Please collect every line in the entries below that contains the word "farther".

» Records for processing
__________

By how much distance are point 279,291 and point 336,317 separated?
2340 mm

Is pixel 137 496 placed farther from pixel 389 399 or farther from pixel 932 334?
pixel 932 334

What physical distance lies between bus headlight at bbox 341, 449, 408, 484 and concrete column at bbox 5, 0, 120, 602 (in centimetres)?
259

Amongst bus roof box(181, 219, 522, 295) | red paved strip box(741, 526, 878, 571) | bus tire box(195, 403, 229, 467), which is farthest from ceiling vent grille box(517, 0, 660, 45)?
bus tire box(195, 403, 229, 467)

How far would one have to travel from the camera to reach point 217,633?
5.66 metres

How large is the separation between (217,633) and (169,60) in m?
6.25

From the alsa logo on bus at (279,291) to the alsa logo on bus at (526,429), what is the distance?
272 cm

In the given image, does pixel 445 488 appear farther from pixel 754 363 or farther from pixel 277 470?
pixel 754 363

__________

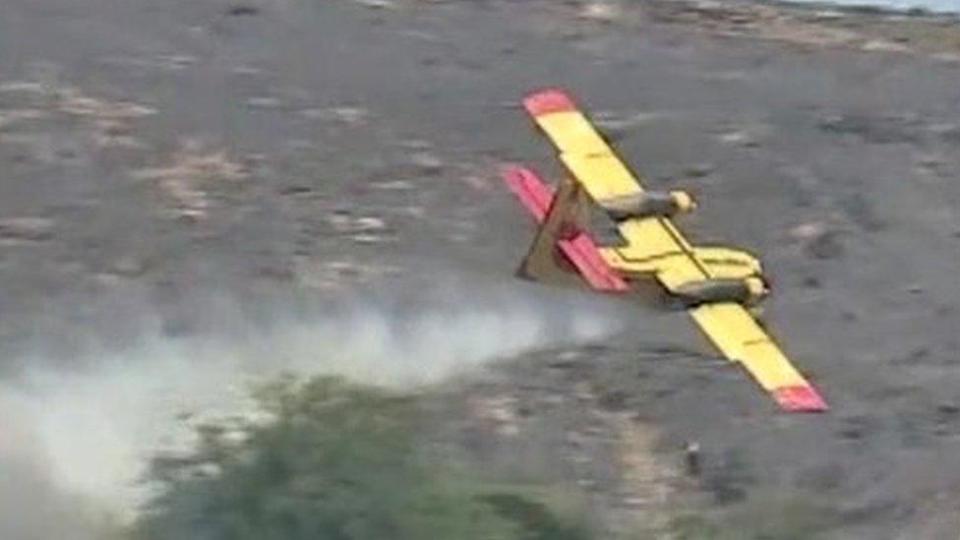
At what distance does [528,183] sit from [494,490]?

__________

» Output below
Is pixel 137 496 placed farther from pixel 389 399 or farther from pixel 932 334?
In the given image, does pixel 445 488 appear farther from pixel 754 363 or farther from pixel 277 470?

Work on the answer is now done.